→ Exercise aim
Write out the records once more, exactly as given.

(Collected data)
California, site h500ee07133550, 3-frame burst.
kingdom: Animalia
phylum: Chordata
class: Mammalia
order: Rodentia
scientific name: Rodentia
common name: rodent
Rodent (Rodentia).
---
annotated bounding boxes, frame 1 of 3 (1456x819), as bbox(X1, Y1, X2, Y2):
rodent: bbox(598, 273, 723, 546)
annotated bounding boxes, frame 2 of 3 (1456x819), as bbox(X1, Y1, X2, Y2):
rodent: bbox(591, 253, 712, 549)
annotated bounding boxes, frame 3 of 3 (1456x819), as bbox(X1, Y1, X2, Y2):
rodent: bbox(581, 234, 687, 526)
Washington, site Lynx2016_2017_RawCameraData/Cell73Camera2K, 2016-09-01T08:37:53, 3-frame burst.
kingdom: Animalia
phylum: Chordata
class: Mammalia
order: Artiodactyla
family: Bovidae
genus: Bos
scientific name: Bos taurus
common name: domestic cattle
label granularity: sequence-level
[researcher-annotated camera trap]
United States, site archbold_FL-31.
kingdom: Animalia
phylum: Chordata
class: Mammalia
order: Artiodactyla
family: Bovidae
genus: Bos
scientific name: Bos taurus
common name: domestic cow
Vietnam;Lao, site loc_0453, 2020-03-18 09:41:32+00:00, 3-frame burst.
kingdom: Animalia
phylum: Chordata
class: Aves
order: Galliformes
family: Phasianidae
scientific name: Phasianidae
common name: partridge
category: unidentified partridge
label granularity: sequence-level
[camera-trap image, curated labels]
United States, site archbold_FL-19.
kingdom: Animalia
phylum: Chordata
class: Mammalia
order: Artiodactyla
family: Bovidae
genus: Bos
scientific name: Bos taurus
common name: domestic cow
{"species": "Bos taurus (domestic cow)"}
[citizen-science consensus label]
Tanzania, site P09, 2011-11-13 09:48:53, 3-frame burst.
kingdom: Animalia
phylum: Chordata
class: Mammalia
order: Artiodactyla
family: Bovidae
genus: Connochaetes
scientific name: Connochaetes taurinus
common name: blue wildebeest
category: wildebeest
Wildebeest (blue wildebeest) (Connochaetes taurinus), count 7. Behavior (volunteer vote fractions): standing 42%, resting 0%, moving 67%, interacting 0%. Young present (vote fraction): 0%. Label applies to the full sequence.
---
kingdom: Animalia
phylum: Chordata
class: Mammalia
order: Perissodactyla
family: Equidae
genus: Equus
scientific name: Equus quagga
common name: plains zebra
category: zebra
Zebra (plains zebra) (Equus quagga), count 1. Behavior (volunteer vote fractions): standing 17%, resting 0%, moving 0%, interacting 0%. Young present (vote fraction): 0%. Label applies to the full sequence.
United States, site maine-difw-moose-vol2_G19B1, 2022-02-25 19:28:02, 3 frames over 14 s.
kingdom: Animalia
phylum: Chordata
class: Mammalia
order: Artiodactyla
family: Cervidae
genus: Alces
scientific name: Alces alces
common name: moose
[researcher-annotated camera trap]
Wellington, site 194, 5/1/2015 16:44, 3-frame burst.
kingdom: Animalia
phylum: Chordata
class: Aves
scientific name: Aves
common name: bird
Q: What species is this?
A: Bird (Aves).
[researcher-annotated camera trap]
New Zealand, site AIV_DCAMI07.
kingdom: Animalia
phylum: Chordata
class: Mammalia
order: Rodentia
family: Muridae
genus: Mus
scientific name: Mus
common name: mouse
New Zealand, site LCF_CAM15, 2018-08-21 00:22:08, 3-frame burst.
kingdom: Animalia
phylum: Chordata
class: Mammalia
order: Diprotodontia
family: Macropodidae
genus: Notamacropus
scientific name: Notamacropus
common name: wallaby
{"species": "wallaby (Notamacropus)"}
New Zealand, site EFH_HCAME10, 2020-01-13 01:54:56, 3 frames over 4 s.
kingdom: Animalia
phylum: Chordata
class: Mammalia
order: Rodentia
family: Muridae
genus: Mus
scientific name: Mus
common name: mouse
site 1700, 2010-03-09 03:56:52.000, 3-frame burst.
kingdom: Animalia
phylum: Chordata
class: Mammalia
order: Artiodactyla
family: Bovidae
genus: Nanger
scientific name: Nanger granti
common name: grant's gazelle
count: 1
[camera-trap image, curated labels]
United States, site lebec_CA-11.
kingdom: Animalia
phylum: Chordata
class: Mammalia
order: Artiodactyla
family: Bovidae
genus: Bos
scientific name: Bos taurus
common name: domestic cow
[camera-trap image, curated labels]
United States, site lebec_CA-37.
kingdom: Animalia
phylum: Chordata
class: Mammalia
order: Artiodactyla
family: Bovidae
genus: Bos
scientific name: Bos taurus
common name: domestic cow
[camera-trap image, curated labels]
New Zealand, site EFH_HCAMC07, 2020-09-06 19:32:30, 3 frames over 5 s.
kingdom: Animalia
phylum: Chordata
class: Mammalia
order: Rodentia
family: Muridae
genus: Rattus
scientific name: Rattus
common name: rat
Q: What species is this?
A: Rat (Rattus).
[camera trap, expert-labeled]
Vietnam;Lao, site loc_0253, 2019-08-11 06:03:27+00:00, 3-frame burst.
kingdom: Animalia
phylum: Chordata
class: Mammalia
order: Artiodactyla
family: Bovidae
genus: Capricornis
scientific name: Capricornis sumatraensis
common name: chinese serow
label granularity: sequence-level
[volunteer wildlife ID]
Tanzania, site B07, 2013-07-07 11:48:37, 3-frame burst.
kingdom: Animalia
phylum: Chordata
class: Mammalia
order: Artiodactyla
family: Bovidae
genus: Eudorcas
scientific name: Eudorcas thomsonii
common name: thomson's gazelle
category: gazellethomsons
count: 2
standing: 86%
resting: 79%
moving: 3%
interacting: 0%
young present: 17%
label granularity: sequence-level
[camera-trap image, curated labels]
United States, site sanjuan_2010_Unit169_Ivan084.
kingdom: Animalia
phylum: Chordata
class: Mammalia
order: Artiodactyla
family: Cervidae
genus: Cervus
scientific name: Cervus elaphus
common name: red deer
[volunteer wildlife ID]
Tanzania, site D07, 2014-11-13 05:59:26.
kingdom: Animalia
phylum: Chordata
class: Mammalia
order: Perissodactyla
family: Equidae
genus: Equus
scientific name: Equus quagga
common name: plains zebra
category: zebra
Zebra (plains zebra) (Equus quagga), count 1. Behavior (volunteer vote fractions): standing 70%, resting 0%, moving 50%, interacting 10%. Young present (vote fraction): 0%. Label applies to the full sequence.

→ Answer to the problem
California, site h500ee07133550, 3-frame burst.
kingdom: Animalia
phylum: Chordata
class: Mammalia
order: Rodentia
scientific name: Rodentia
common name: rodent
Rodent (Rodentia).
---
annotated bounding boxes, frame 1 of 3 (1456x819), as bbox(X1, Y1, X2, Y2):
rodent: bbox(598, 273, 723, 546)
annotated bounding boxes, frame 2 of 3 (1456x819), as bbox(X1, Y1, X2, Y2):
rodent: bbox(591, 253, 712, 549)
annotated bounding boxes, frame 3 of 3 (1456x819), as bbox(X1, Y1, X2, Y2):
rodent: bbox(581, 234, 687, 526)
Washington, site Lynx2016_2017_RawCameraData/Cell73Camera2K, 2016-09-01T08:37:53, 3-frame burst.
kingdom: Animalia
phylum: Chordata
class: Mammalia
order: Artiodactyla
family: Bovidae
genus: Bos
scientific name: Bos taurus
common name: domestic cattle
label granularity: sequence-level
[researcher-annotated camera trap]
United States, site archbold_FL-31.
kingdom: Animalia
phylum: Chordata
class: Mammalia
order: Artiodactyla
family: Bovidae
genus: Bos
scientific name: Bos taurus
common name: domestic cow
Vietnam;Lao, site loc_0453, 2020-03-18 09:41:32+00:00, 3-frame burst.
kingdom: Animalia
phylum: Chordata
class: Aves
order: Galliformes
family: Phasianidae
scientific name: Phasianidae
common name: partridge
category: unidentified partridge
label granularity: sequence-level
[camera-trap image, curated labels]
United States, site archbold_FL-19.
kingdom: Animalia
phylum: Chordata
class: Mammalia
order: Artiodactyla
family: Bovidae
genus: Bos
scientific name: Bos taurus
common name: domestic cow
{"species": "Bos taurus (domestic cow)"}
[citizen-science consensus label]
Tanzania, site P09, 2011-11-13 09:48:53, 3-frame burst.
kingdom: Animalia
phylum: Chordata
class: Mammalia
order: Artiodactyla
family: Bovidae
genus: Connochaetes
scientific name: Connochaetes taurinus
common name: blue wildebeest
category: wildebeest
Wildebeest (blue wildebeest) (Connochaetes taurinus), count 7. Behavior (volunteer vote fractions): standing 42%, resting 0%, moving 67%, interacting 0%. Young present (vote fraction): 0%. Label applies to the full sequence.
---
kingdom: Animalia
phylum: Chordata
class: Mammalia
order: Perissodactyla
family: Equidae
genus: Equus
scientific name: Equus quagga
common name: plains zebra
category: zebra
Zebra (plains zebra) (Equus quagga), count 1. Behavior (volunteer vote fractions): standing 17%, resting 0%, moving 0%, interacting 0%. Young present (vote fraction): 0%. Label applies to the full sequence.
United States, site maine-difw-moose-vol2_G19B1, 2022-02-25 19:28:02, 3 frames over 14 s.
kingdom: Animalia
phylum: Chordata
class: Mammalia
order: Artiodactyla
family: Cervidae
genus: Alces
scientific name: Alces alces
common name: moose
[researcher-annotated camera trap]
Wellington, site 194, 5/1/2015 16:44, 3-frame burst.
kingdom: Animalia
phylum: Chordata
class: Aves
scientific name: Aves
common name: bird
Q: What species is this?
A: Bird (Aves).
[researcher-annotated camera trap]
New Zealand, site AIV_DCAMI07.
kingdom: Animalia
phylum: Chordata
class: Mammalia
order: Rodentia
family: Muridae
genus: Mus
scientific name: Mus
common name: mouse
New Zealand, site LCF_CAM15, 2018-08-21 00:22:08, 3-frame burst.
kingdom: Animalia
phylum: Chordata
class: Mammalia
order: Diprotodontia
family: Macropodidae
genus: Notamacropus
scientific name: Notamacropus
common name: wallaby
{"species": "wallaby (Notamacropus)"}
New Zealand, site EFH_HCAME10, 2020-01-13 01:54:56, 3 frames over 4 s.
kingdom: Animalia
phylum: Chordata
class: Mammalia
order: Rodentia
family: Muridae
genus: Mus
scientific name: Mus
common name: mouse
site 1700, 2010-03-09 03:56:52.000, 3-frame burst.
kingdom: Animalia
phylum: Chordata
class: Mammalia
order: Artiodactyla
family: Bovidae
genus: Nanger
scientific name: Nanger granti
common name: grant's gazelle
count: 1
[camera-trap image, curated labels]
United States, site lebec_CA-11.
kingdom: Animalia
phylum: Chordata
class: Mammalia
order: Artiodactyla
family: Bovidae
genus: Bos
scientific name: Bos taurus
common name: domestic cow
[camera-trap image, curated labels]
United States, site lebec_CA-37.
kingdom: Animalia
phylum: Chordata
class: Mammalia
order: Artiodactyla
family: Bovidae
genus: Bos
scientific name: Bos taurus
common name: domestic cow
[camera-trap image, curated labels]
New Zealand, site EFH_HCAMC07, 2020-09-06 19:32:30, 3 frames over 5 s.
kingdom: Animalia
phylum: Chordata
class: Mammalia
order: Rodentia
family: Muridae
genus: Rattus
scientific name: Rattus
common name: rat
Q: What species is this?
A: Rat (Rattus).
[camera trap, expert-labeled]
Vietnam;Lao, site loc_0253, 2019-08-11 06:03:27+00:00, 3-frame burst.
kingdom: Animalia
phylum: Chordata
class: Mammalia
order: Artiodactyla
family: Bovidae
genus: Capricornis
scientific name: Capricornis sumatraensis
common name: chinese serow
label granularity: sequence-level
[volunteer wildlife ID]
Tanzania, site B07, 2013-07-07 11:48:37, 3-frame burst.
kingdom: Animalia
phylum: Chordata
class: Mammalia
order: Artiodactyla
family: Bovidae
genus: Eudorcas
scientific name: Eudorcas thomsonii
common name: thomson's gazelle
category: gazellethomsons
count: 2
standing: 86%
resting: 79%
moving: 3%
interacting: 0%
young present: 17%
label granularity: sequence-level
[camera-trap image, curated labels]
United States, site sanjuan_2010_Unit169_Ivan084.
kingdom: Animalia
phylum: Chordata
class: Mammalia
order: Artiodactyla
family: Cervidae
genus: Cervus
scientific name: Cervus elaphus
common name: red deer
[volunteer wildlife ID]
Tanzania, site D07, 2014-11-13 05:59:26.
kingdom: Animalia
phylum: Chordata
class: Mammalia
order: Perissodactyla
family: Equidae
genus: Equus
scientific name: Equus quagga
common name: plains zebra
category: zebra
Zebra (plains zebra) (Equus quagga), count 1. Behavior (volunteer vote fractions): standing 70%, resting 0%, moving 50%, interacting 10%. Young present (vote fraction): 0%. Label applies to the full sequence.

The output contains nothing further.